The company hopes that by adding more automation, it will decrease sources of human error during this production process.
“Our eye is toward finding the right balance of using human assisted technology and automated technology,” Shanahan said.
Currently, Spirit is developing human-assisted technology for this work and is looking to accelerate its deployment. Shanahan said he’ll ensure the company will have the resources and investments to do so.
Spirit opted not to provide full-year financial guidance in its earnings report due to the FAA-mandated pause on Boeing’s production expansion plans and its ongoing pricing negotiations with Airbus, which it hopes to conclude this month.
In the meantime, the company has set up buffer production days and buffer stock parts to stabilize 737 production.
“One of the things we ask [suppliers] to do is protect the factory in terms of the critical jobs that need parts to maintain the build of the aircraft,” Shanahan said. “And so in those critical areas, we've built buffer stock. They're also suppliers when we look at their history that are unpredictable.”

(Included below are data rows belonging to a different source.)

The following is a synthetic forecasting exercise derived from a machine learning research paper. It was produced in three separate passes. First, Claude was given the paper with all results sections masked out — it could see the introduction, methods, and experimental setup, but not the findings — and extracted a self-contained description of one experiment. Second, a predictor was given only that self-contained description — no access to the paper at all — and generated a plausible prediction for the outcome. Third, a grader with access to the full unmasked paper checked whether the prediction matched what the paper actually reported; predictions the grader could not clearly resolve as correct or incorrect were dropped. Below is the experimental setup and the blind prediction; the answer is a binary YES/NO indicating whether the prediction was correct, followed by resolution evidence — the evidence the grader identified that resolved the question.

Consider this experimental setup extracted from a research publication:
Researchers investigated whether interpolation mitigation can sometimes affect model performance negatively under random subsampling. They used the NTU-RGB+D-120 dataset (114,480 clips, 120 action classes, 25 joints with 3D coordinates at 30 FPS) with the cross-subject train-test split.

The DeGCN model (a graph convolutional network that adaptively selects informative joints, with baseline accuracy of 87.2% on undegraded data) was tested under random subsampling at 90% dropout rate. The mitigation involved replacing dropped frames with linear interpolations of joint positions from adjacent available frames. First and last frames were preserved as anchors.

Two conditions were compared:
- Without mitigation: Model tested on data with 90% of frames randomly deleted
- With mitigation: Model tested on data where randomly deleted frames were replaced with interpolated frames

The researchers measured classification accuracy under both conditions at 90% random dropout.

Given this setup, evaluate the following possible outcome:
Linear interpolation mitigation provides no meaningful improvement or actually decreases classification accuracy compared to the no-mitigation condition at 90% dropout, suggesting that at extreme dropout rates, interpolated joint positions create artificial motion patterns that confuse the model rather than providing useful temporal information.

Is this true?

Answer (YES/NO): YES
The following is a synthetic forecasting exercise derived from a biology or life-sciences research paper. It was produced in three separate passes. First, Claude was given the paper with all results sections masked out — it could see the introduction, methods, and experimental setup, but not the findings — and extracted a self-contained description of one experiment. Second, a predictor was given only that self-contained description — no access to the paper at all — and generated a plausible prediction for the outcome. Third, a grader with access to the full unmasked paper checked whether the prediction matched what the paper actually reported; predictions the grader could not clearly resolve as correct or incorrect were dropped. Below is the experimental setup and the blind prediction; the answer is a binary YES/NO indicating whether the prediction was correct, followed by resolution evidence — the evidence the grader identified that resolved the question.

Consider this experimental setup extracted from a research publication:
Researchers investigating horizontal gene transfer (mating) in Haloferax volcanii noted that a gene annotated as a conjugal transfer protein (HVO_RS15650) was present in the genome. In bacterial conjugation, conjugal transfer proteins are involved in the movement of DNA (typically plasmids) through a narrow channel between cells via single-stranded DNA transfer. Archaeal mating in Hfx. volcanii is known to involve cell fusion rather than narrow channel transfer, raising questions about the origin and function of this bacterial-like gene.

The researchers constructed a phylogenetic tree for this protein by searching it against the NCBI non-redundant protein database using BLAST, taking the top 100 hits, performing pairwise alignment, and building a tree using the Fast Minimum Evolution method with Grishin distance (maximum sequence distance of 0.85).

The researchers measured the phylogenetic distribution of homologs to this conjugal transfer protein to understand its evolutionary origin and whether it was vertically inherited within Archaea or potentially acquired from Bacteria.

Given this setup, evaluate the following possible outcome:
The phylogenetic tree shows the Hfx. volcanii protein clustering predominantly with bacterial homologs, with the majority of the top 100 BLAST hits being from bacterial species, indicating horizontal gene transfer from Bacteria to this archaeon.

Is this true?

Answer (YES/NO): NO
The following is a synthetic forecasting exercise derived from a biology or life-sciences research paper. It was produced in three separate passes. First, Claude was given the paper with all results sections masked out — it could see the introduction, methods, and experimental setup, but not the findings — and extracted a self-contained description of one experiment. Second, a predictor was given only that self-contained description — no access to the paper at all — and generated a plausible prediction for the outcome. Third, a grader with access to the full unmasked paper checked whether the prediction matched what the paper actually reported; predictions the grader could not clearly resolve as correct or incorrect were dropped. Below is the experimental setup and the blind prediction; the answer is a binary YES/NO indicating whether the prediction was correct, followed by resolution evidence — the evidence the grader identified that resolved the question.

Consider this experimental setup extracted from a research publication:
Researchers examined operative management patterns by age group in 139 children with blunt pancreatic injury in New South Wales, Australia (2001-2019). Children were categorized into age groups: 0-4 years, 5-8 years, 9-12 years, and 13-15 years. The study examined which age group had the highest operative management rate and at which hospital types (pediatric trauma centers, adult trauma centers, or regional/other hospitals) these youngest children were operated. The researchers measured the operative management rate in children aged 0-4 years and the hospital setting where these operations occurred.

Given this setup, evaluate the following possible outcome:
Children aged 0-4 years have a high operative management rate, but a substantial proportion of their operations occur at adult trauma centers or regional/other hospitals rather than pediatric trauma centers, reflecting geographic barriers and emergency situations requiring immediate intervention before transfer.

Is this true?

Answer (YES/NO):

The production schedule allows Spirit to build 38 aircraft a month but test its ability to produce up to 42.
Spirit’s earnings were released the same day the National Transportation Safety Board published its initial investigation report on the Alaska Airlines-operated Boeing 737-9 Max plane door plug that blew out midair while flying over Portland, Oregon, on Jan. 5.
The report found that the Mid Exit Door Plug was missing four bolts. The plug was produced at Spirit’s Malaysia plant in March 2023 and the company’s Wichita plant installed the plug on the fuselage in May 2023.
“As we review the NTSB’s preliminary report, we remain focused on working closely with Boeing and our regulators on continuous improvement in our processes and meeting the highest standards of safety, quality and reliability,” the company said in a statement Tuesday.